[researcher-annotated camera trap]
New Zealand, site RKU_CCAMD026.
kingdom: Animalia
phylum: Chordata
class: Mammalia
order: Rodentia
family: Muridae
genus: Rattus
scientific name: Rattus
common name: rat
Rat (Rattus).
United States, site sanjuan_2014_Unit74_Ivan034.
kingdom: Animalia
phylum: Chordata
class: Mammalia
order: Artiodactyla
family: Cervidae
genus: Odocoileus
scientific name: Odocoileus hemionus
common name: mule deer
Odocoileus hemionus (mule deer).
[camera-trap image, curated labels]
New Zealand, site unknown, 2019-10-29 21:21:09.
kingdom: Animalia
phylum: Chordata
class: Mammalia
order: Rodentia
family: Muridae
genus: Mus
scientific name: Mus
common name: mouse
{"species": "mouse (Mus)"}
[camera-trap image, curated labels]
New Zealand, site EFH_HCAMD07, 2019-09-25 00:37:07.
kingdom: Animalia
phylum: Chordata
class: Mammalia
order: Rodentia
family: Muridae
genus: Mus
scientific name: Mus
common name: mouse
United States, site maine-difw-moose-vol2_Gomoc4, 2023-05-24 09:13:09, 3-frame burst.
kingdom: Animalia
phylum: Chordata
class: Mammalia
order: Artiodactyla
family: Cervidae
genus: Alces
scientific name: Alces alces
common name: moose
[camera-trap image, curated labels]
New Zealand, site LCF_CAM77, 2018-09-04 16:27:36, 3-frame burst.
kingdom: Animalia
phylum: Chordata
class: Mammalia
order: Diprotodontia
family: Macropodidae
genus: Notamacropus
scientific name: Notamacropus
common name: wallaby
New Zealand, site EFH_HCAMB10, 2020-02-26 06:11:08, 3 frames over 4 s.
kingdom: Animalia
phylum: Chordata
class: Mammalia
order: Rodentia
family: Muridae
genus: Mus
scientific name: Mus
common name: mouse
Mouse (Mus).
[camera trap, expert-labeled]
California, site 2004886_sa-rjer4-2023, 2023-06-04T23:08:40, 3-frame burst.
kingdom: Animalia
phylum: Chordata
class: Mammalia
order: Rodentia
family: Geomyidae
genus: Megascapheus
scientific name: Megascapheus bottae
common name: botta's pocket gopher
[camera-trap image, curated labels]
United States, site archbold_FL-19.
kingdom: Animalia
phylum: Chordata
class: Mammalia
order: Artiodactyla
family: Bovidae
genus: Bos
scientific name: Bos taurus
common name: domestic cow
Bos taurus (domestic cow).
· · ·
**What you need to do:** Please reproduce the records exactly, without leaving any out.

**Output of the task:**
[researcher-annotated camera trap]
New Zealand, site RKU_CCAMD026.
kingdom: Animalia
phylum: Chordata
class: Mammalia
order: Rodentia
family: Muridae
genus: Rattus
scientific name: Rattus
common name: rat
Rat (Rattus).
United States, site sanjuan_2014_Unit74_Ivan034.
kingdom: Animalia
phylum: Chordata
class: Mammalia
order: Artiodactyla
family: Cervidae
genus: Odocoileus
scientific name: Odocoileus hemionus
common name: mule deer
Odocoileus hemionus (mule deer).
[camera-trap image, curated labels]
New Zealand, site unknown, 2019-10-29 21:21:09.
kingdom: Animalia
phylum: Chordata
class: Mammalia
order: Rodentia
family: Muridae
genus: Mus
scientific name: Mus
common name: mouse
{"species": "mouse (Mus)"}
[camera-trap image, curated labels]
New Zealand, site EFH_HCAMD07, 2019-09-25 00:37:07.
kingdom: Animalia
phylum: Chordata
class: Mammalia
order: Rodentia
family: Muridae
genus: Mus
scientific name: Mus
common name: mouse
United States, site maine-difw-moose-vol2_Gomoc4, 2023-05-24 09:13:09, 3-frame burst.
kingdom: Animalia
phylum: Chordata
class: Mammalia
order: Artiodactyla
family: Cervidae
genus: Alces
scientific name: Alces alces
common name: moose
[camera-trap image, curated labels]
New Zealand, site LCF_CAM77, 2018-09-04 16:27:36, 3-frame burst.
kingdom: Animalia
phylum: Chordata
class: Mammalia
order: Diprotodontia
family: Macropodidae
genus: Notamacropus
scientific name: Notamacropus
common name: wallaby
New Zealand, site EFH_HCAMB10, 2020-02-26 06:11:08, 3 frames over 4 s.
kingdom: Animalia
phylum: Chordata
class: Mammalia
order: Rodentia
family: Muridae
genus: Mus
scientific name: Mus
common name: mouse
Mouse (Mus).
[camera trap, expert-labeled]
California, site 2004886_sa-rjer4-2023, 2023-06-04T23:08:40, 3-frame burst.
kingdom: Animalia
phylum: Chordata
class: Mammalia
order: Rodentia
family: Geomyidae
genus: Megascapheus
scientific name: Megascapheus bottae
common name: botta's pocket gopher
[camera-trap image, curated labels]
United States, site archbold_FL-19.
kingdom: Animalia
phylum: Chordata
class: Mammalia
order: Artiodactyla
family: Bovidae
genus: Bos
scientific name: Bos taurus
common name: domestic cow
Bos taurus (domestic cow).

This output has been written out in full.